For more information about LVM you can find plenty of tutorials online, I used this one from Linoxide.

Install Arch

To install Arch we need to mount our system to /mnt and use pacstrap.

# Mount the partitions
$ mount /dev/mapper/archvol-root /mnt
$ swapon /dev/mapper/archvol-swap

# Change your mirrorlist
$ vim /etc/pacman.d/mirrorlist

# Install arch
$ pacstrap /mnt base base-devel

After installing Arch, mount the ESP.

$ mkdir /mnt/boot/esp
$ mount /dev/nvme0n1p1 /mnt/boot/esp

Once that is installed, and you've mounted the ESP, follow the Configure The System part of the Installation Guide up until the Initramfs/mkinitcpio stage.

You should be chroot'd into your new install when you get to the initramfs stage.

Initramfs

We are going to remake the initramfs after chaning the config

Open the configuration file:

$ vim /etc/mkinitcpio.conf

Add the keyboard, encrypt and lvm2 hooks to mkinitcpio.conf:

HOOKS=(... keyboard block encrypt lvm2 ... filesystems ...)

Re-run mkinitcpio

$ mkinitcpio -p linux

Boot Loader

Here is the trickiest bit. I would read this to make sure the information here is not outdated: GRUB#UEFI_systems

We want UEFI to load the ESP, which needs to know how to decrypt Grub, and Grub needs to know how to decrypt the LUKS container and mount the LVM volumes.

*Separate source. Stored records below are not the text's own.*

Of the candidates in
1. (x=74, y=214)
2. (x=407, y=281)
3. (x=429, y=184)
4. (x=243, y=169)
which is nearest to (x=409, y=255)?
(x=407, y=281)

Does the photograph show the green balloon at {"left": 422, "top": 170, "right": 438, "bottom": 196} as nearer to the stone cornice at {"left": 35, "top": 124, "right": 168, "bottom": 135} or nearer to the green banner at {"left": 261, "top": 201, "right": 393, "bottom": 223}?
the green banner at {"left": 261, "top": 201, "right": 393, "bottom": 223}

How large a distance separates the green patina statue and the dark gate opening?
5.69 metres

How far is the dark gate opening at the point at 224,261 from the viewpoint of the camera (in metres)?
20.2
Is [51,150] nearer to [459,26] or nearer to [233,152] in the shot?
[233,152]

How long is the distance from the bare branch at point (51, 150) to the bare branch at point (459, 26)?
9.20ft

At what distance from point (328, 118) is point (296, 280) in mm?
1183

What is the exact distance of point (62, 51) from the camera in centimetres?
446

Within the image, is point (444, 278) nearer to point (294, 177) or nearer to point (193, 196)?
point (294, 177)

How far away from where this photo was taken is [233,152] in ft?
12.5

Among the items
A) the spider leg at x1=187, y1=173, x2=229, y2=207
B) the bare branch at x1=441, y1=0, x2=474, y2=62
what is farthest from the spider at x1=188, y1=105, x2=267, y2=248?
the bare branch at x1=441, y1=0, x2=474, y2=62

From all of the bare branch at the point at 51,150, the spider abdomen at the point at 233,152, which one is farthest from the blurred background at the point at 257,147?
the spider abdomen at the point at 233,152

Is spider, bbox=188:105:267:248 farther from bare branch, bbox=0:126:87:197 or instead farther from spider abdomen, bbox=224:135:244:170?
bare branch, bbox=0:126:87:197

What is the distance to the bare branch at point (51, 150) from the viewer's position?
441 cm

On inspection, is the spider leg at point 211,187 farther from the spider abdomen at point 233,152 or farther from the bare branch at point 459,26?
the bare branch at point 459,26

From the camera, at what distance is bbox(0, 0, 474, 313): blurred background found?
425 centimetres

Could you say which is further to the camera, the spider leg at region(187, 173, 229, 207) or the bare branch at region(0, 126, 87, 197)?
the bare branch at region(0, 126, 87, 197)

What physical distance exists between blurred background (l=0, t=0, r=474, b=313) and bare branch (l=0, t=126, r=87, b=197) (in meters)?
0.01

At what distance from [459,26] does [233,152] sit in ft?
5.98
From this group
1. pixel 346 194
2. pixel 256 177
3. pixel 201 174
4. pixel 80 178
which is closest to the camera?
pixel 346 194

Install Grub (make sure you are chroot'd in to your /mnt)

$ pacman -S grub efibootmgr

Let GRUB know about the LUKS encrypted device. We are going to need the UUID of the device, I use blkid to get this.

$ blkid >> /tmp/blkid.out
$ vim -O /tmp/blkid.out /etc/default/grub

In /etc/default/grub we want to change two things:

  1. Add a cryptdeviuce and root argument as kernel paramters
  2. Enable CRYPTODISK

Adding the kernel parameters:

# Change this Line
GRUB_CMDLINE_LINUX=""

# TO something like this, ensuring:
# - you get the right UUID (from the blkid output)
# - use the correct device name (during crypsetup open, and pvcreate)
# - use the correct volume name (during vgcreate)
GRUB_CMDLINE_LINUX="cryptdevice=UUID=<insert-device-uuid-for-nvme0n1p2-here>:lvm root=/dev/mapper/archvol-root"

Install Grub, if you have an intel cpu, install the 'intel-ucode' package before doing this.

$ grub-mkconfig -o /boot/grub/grub.cfg
$ grub-install --target=x86_64-efi --efi-directory=/boot/esp --bootloader-id=grub_arch

Reboot

We can now reboot after we dismount everything.

# Exit the chroot
$ exit

# Close everything
$ swapoff /dev/mapper/archvol-swap
$ umount -R /mnt
$ vgchange -an archvol
$ cryptsetup close /dev/mapper/lvm

# Cross your fingers
$ reboot

You may have to manually add the EFI as a bootable option in BIOS. I had to on a Dell.